[Excerpts of spatial question data]
::::::::::
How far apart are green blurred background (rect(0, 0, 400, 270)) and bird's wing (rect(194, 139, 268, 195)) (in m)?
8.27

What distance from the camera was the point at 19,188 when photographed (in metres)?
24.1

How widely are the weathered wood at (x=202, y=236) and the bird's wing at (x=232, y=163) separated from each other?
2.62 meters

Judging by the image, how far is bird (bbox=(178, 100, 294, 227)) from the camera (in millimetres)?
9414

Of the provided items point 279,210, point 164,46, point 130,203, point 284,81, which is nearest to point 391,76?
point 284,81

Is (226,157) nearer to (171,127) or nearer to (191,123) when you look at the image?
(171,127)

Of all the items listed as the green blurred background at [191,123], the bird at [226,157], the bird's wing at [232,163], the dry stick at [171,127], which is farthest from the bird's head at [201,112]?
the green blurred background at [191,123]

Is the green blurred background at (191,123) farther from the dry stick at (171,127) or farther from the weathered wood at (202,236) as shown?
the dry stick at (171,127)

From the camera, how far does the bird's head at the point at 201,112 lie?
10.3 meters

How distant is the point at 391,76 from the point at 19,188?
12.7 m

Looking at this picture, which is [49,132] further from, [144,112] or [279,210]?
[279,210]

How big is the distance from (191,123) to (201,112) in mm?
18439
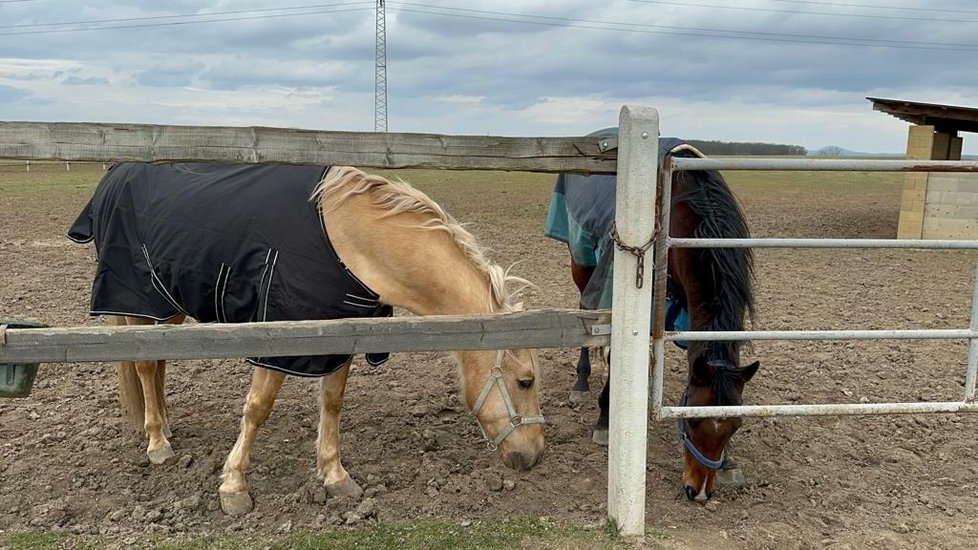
::::::::::
Requirements.
Pick out each line above that contains the word "background" and copy those lines.

Result of the task.
How far apart are green blurred background (rect(0, 0, 400, 270)) and bird's wing (rect(194, 139, 268, 195)) (in m)?
Of all the items listed as the green blurred background at [191,123], the bird at [226,157], the bird's wing at [232,163], the dry stick at [171,127], which is farthest from the bird's head at [201,112]?
the green blurred background at [191,123]
Is the green blurred background at (191,123) farther from the dry stick at (171,127) or farther from the weathered wood at (202,236) as shown?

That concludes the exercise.